- Opening Delimiter -

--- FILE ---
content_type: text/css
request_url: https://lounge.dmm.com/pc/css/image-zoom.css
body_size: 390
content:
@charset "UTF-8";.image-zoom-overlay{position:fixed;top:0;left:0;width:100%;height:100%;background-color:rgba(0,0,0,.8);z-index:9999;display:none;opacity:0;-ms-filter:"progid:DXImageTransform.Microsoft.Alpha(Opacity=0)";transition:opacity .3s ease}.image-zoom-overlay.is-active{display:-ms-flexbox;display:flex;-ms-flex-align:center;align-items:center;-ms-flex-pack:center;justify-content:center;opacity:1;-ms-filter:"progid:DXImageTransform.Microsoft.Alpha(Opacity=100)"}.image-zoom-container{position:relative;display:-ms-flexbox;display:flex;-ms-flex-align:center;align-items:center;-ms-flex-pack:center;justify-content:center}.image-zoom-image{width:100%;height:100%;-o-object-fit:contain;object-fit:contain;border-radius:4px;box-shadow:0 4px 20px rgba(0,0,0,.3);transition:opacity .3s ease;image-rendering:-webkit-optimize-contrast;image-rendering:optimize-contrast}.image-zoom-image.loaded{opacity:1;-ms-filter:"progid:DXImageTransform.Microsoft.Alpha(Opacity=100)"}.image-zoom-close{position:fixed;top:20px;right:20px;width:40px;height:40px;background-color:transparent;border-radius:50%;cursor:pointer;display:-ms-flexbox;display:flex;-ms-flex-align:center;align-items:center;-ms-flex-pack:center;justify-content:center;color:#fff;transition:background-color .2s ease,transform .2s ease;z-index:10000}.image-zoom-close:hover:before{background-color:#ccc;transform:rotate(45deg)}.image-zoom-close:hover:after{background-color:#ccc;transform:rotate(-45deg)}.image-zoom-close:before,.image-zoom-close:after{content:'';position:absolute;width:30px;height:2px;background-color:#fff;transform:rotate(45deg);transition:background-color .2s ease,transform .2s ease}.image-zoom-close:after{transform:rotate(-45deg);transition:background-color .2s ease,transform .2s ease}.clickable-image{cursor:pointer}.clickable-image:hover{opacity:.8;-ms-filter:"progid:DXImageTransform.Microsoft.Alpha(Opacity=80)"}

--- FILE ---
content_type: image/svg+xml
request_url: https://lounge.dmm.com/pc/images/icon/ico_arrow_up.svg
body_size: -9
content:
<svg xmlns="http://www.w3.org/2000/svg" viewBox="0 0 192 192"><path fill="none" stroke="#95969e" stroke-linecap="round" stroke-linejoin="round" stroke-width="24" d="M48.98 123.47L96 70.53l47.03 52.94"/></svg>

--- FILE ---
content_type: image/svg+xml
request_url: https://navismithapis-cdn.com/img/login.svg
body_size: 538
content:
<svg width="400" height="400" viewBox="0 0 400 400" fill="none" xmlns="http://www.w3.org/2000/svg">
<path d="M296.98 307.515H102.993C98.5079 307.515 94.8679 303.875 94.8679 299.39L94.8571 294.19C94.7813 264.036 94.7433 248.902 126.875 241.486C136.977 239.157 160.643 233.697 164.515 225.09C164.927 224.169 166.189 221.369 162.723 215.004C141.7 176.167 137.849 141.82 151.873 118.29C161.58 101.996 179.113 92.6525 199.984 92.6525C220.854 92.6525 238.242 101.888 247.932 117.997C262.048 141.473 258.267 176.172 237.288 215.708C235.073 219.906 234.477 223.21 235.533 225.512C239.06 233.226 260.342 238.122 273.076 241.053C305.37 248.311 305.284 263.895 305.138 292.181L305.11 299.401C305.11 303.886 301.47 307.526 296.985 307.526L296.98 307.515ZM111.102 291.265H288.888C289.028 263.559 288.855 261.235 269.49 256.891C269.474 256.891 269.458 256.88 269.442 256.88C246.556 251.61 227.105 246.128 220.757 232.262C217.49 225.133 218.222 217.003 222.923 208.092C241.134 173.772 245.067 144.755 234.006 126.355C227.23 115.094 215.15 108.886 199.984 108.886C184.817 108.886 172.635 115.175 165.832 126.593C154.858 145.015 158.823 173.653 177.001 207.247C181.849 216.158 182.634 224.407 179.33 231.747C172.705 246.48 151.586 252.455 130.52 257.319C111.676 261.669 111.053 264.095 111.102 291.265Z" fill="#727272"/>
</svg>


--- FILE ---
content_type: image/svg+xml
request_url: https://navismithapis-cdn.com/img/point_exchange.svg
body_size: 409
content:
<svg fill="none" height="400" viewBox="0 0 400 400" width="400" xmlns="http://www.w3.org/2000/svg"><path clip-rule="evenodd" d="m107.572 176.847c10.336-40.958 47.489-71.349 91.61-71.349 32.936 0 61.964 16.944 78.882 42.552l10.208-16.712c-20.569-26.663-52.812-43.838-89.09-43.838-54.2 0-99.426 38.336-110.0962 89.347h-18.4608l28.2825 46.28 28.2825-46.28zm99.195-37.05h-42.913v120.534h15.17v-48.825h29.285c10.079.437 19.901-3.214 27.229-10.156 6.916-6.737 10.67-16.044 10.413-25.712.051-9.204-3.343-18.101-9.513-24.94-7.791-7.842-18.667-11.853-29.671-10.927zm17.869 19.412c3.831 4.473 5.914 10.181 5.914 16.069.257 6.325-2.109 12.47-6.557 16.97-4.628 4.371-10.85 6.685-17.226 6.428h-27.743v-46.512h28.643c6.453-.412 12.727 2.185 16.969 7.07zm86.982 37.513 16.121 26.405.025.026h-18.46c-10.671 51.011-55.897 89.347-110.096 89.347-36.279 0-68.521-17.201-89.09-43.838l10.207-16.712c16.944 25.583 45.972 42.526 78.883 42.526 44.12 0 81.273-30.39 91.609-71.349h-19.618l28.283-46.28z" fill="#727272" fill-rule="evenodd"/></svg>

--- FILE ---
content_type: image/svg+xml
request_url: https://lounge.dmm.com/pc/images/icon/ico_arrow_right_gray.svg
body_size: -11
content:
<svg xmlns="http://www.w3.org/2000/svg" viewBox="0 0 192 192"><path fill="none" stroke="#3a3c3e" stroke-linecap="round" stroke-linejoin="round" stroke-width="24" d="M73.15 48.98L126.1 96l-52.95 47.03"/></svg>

- Closing Delimiter -

| EXERCISE OBJECTIVE |
All the entries above are to be transcribed without any alteration.

| EXERCISE OUTPUT |
--- FILE ---
content_type: text/css
request_url: https://lounge.dmm.com/pc/css/image-zoom.css
body_size: 390
content:
@charset "UTF-8";.image-zoom-overlay{position:fixed;top:0;left:0;width:100%;height:100%;background-color:rgba(0,0,0,.8);z-index:9999;display:none;opacity:0;-ms-filter:"progid:DXImageTransform.Microsoft.Alpha(Opacity=0)";transition:opacity .3s ease}.image-zoom-overlay.is-active{display:-ms-flexbox;display:flex;-ms-flex-align:center;align-items:center;-ms-flex-pack:center;justify-content:center;opacity:1;-ms-filter:"progid:DXImageTransform.Microsoft.Alpha(Opacity=100)"}.image-zoom-container{position:relative;display:-ms-flexbox;display:flex;-ms-flex-align:center;align-items:center;-ms-flex-pack:center;justify-content:center}.image-zoom-image{width:100%;height:100%;-o-object-fit:contain;object-fit:contain;border-radius:4px;box-shadow:0 4px 20px rgba(0,0,0,.3);transition:opacity .3s ease;image-rendering:-webkit-optimize-contrast;image-rendering:optimize-contrast}.image-zoom-image.loaded{opacity:1;-ms-filter:"progid:DXImageTransform.Microsoft.Alpha(Opacity=100)"}.image-zoom-close{position:fixed;top:20px;right:20px;width:40px;height:40px;background-color:transparent;border-radius:50%;cursor:pointer;display:-ms-flexbox;display:flex;-ms-flex-align:center;align-items:center;-ms-flex-pack:center;justify-content:center;color:#fff;transition:background-color .2s ease,transform .2s ease;z-index:10000}.image-zoom-close:hover:before{background-color:#ccc;transform:rotate(45deg)}.image-zoom-close:hover:after{background-color:#ccc;transform:rotate(-45deg)}.image-zoom-close:before,.image-zoom-close:after{content:'';position:absolute;width:30px;height:2px;background-color:#fff;transform:rotate(45deg);transition:background-color .2s ease,transform .2s ease}.image-zoom-close:after{transform:rotate(-45deg);transition:background-color .2s ease,transform .2s ease}.clickable-image{cursor:pointer}.clickable-image:hover{opacity:.8;-ms-filter:"progid:DXImageTransform.Microsoft.Alpha(Opacity=80)"}

--- FILE ---
content_type: image/svg+xml
request_url: https://lounge.dmm.com/pc/images/icon/ico_arrow_up.svg
body_size: -9
content:
<svg xmlns="http://www.w3.org/2000/svg" viewBox="0 0 192 192"><path fill="none" stroke="#95969e" stroke-linecap="round" stroke-linejoin="round" stroke-width="24" d="M48.98 123.47L96 70.53l47.03 52.94"/></svg>

--- FILE ---
content_type: image/svg+xml
request_url: https://navismithapis-cdn.com/img/login.svg
body_size: 538
content:
<svg width="400" height="400" viewBox="0 0 400 400" fill="none" xmlns="http://www.w3.org/2000/svg">
<path d="M296.98 307.515H102.993C98.5079 307.515 94.8679 303.875 94.8679 299.39L94.8571 294.19C94.7813 264.036 94.7433 248.902 126.875 241.486C136.977 239.157 160.643 233.697 164.515 225.09C164.927 224.169 166.189 221.369 162.723 215.004C141.7 176.167 137.849 141.82 151.873 118.29C161.58 101.996 179.113 92.6525 199.984 92.6525C220.854 92.6525 238.242 101.888 247.932 117.997C262.048 141.473 258.267 176.172 237.288 215.708C235.073 219.906 234.477 223.21 235.533 225.512C239.06 233.226 260.342 238.122 273.076 241.053C305.37 248.311 305.284 263.895 305.138 292.181L305.11 299.401C305.11 303.886 301.47 307.526 296.985 307.526L296.98 307.515ZM111.102 291.265H288.888C289.028 263.559 288.855 261.235 269.49 256.891C269.474 256.891 269.458 256.88 269.442 256.88C246.556 251.61 227.105 246.128 220.757 232.262C217.49 225.133 218.222 217.003 222.923 208.092C241.134 173.772 245.067 144.755 234.006 126.355C227.23 115.094 215.15 108.886 199.984 108.886C184.817 108.886 172.635 115.175 165.832 126.593C154.858 145.015 158.823 173.653 177.001 207.247C181.849 216.158 182.634 224.407 179.33 231.747C172.705 246.48 151.586 252.455 130.52 257.319C111.676 261.669 111.053 264.095 111.102 291.265Z" fill="#727272"/>
</svg>


--- FILE ---
content_type: image/svg+xml
request_url: https://navismithapis-cdn.com/img/point_exchange.svg
body_size: 409
content:
<svg fill="none" height="400" viewBox="0 0 400 400" width="400" xmlns="http://www.w3.org/2000/svg"><path clip-rule="evenodd" d="m107.572 176.847c10.336-40.958 47.489-71.349 91.61-71.349 32.936 0 61.964 16.944 78.882 42.552l10.208-16.712c-20.569-26.663-52.812-43.838-89.09-43.838-54.2 0-99.426 38.336-110.0962 89.347h-18.4608l28.2825 46.28 28.2825-46.28zm99.195-37.05h-42.913v120.534h15.17v-48.825h29.285c10.079.437 19.901-3.214 27.229-10.156 6.916-6.737 10.67-16.044 10.413-25.712.051-9.204-3.343-18.101-9.513-24.94-7.791-7.842-18.667-11.853-29.671-10.927zm17.869 19.412c3.831 4.473 5.914 10.181 5.914 16.069.257 6.325-2.109 12.47-6.557 16.97-4.628 4.371-10.85 6.685-17.226 6.428h-27.743v-46.512h28.643c6.453-.412 12.727 2.185 16.969 7.07zm86.982 37.513 16.121 26.405.025.026h-18.46c-10.671 51.011-55.897 89.347-110.096 89.347-36.279 0-68.521-17.201-89.09-43.838l10.207-16.712c16.944 25.583 45.972 42.526 78.883 42.526 44.12 0 81.273-30.39 91.609-71.349h-19.618l28.283-46.28z" fill="#727272" fill-rule="evenodd"/></svg>

--- FILE ---
content_type: image/svg+xml
request_url: https://lounge.dmm.com/pc/images/icon/ico_arrow_right_gray.svg
body_size: -11
content:
<svg xmlns="http://www.w3.org/2000/svg" viewBox="0 0 192 192"><path fill="none" stroke="#3a3c3e" stroke-linecap="round" stroke-linejoin="round" stroke-width="24" d="M73.15 48.98L126.1 96l-52.95 47.03"/></svg>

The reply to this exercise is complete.